Zeilen zu räumlichen Beziehungen:
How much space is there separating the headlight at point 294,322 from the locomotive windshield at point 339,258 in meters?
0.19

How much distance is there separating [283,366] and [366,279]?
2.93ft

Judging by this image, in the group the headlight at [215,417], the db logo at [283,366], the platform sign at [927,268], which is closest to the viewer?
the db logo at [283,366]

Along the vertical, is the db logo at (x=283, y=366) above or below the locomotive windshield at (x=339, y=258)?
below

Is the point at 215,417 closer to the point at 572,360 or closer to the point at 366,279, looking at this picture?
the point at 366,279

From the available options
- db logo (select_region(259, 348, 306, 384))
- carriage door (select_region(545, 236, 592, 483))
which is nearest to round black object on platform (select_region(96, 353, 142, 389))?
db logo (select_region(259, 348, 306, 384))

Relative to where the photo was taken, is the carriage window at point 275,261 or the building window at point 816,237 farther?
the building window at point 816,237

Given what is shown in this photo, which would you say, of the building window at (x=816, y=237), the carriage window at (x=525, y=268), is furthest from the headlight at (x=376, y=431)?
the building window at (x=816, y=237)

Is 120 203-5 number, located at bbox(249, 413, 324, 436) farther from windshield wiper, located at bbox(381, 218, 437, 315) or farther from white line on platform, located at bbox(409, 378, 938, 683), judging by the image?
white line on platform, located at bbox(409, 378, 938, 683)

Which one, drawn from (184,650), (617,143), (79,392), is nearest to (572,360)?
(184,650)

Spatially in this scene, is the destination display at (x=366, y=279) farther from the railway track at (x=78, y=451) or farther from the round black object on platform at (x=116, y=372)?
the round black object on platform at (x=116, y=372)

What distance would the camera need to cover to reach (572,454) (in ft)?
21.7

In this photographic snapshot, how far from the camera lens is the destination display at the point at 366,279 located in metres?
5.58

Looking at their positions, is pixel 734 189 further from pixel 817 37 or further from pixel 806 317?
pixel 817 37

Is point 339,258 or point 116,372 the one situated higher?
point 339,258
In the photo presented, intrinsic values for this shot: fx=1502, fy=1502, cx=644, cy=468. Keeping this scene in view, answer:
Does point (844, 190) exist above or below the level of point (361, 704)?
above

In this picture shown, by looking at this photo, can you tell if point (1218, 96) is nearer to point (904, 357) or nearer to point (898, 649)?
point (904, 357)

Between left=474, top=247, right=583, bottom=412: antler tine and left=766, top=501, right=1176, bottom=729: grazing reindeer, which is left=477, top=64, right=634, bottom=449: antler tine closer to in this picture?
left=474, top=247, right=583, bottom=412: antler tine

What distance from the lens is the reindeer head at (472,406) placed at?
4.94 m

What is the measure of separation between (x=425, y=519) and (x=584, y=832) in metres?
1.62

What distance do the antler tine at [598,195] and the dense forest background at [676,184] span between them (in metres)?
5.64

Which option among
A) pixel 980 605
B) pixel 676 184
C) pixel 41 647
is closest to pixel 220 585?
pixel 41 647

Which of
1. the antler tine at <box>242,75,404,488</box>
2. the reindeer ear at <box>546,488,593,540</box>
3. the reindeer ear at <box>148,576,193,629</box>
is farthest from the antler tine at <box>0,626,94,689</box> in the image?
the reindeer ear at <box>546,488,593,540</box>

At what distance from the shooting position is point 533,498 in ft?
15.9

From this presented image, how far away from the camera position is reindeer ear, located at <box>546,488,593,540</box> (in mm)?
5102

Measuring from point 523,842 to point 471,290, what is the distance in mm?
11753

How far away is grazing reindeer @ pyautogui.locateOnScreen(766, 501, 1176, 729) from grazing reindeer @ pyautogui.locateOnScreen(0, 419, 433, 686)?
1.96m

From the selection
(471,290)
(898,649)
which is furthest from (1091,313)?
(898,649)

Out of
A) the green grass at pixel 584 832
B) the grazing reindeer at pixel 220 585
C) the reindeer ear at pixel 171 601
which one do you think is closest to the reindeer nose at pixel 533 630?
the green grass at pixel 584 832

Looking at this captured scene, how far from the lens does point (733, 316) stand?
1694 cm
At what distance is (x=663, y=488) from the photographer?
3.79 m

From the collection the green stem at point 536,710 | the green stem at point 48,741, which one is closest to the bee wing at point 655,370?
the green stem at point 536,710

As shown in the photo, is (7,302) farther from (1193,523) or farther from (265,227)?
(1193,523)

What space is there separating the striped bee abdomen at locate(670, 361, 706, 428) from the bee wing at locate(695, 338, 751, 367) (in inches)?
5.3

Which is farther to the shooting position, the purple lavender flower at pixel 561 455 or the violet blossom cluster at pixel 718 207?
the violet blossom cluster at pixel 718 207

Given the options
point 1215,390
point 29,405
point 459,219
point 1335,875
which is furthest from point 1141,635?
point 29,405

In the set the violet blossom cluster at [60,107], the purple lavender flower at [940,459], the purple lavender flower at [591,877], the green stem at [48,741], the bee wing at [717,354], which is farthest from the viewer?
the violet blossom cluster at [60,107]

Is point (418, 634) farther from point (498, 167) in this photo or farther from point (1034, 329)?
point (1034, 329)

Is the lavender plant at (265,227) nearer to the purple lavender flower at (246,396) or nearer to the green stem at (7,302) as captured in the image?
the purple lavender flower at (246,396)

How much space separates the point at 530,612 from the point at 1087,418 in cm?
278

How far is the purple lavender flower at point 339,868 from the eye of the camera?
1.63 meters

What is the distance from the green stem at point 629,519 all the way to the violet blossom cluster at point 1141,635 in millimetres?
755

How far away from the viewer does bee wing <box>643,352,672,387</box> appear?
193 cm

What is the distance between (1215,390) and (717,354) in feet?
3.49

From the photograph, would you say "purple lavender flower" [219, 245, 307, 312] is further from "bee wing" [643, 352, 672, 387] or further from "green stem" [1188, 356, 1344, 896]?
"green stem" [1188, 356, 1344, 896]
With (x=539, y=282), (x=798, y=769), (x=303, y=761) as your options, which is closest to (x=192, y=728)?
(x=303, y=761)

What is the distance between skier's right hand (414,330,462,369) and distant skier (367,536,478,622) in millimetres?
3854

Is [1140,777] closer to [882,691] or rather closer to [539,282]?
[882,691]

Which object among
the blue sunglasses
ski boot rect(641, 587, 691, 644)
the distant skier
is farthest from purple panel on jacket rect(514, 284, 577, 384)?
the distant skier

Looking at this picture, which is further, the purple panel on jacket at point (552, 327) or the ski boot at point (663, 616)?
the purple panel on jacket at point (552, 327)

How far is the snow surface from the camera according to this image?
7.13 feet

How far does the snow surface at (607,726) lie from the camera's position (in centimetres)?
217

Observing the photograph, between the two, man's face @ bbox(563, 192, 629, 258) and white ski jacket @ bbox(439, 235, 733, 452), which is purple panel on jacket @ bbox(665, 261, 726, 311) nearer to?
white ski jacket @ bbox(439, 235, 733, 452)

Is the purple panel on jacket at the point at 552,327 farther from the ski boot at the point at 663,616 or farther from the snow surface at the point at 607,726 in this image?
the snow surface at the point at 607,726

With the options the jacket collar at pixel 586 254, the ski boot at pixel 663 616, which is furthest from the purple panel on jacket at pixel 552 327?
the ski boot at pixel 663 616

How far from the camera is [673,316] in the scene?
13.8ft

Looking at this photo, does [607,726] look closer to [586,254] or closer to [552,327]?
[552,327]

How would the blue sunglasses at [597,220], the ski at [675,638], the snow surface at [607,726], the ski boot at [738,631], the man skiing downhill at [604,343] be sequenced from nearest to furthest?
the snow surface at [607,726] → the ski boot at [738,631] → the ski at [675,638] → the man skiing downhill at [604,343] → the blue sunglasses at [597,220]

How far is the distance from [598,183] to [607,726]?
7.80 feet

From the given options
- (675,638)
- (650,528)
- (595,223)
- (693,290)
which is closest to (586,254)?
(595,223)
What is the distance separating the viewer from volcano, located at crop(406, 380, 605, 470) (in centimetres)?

AUFGABE:
Filtere die Zeilen oben und gib jede Zeile vollständig wieder, in der die Zeichenfolge „image“ vorkommt. Groß- und Kleinschreibung ist dabei zu beachten.

MUSTERLÖSUNG:
Judging by this image, in the group the headlight at [215,417], the db logo at [283,366], the platform sign at [927,268], which is closest to the viewer?
Is 120 203-5 number, located at bbox(249, 413, 324, 436) farther from windshield wiper, located at bbox(381, 218, 437, 315) or farther from white line on platform, located at bbox(409, 378, 938, 683), judging by the image?
is farthest from the antler tine at <box>0,626,94,689</box> in the image?
From this presented image, how far away from the camera position is reindeer ear, located at <box>546,488,593,540</box> (in mm)?
Is the lavender plant at (265,227) nearer to the purple lavender flower at (246,396) or nearer to the green stem at (7,302) as captured in the image?
How far is the snow surface from the camera according to this image?
Is the purple panel on jacket at the point at 552,327 farther from the ski boot at the point at 663,616 or farther from the snow surface at the point at 607,726 in this image?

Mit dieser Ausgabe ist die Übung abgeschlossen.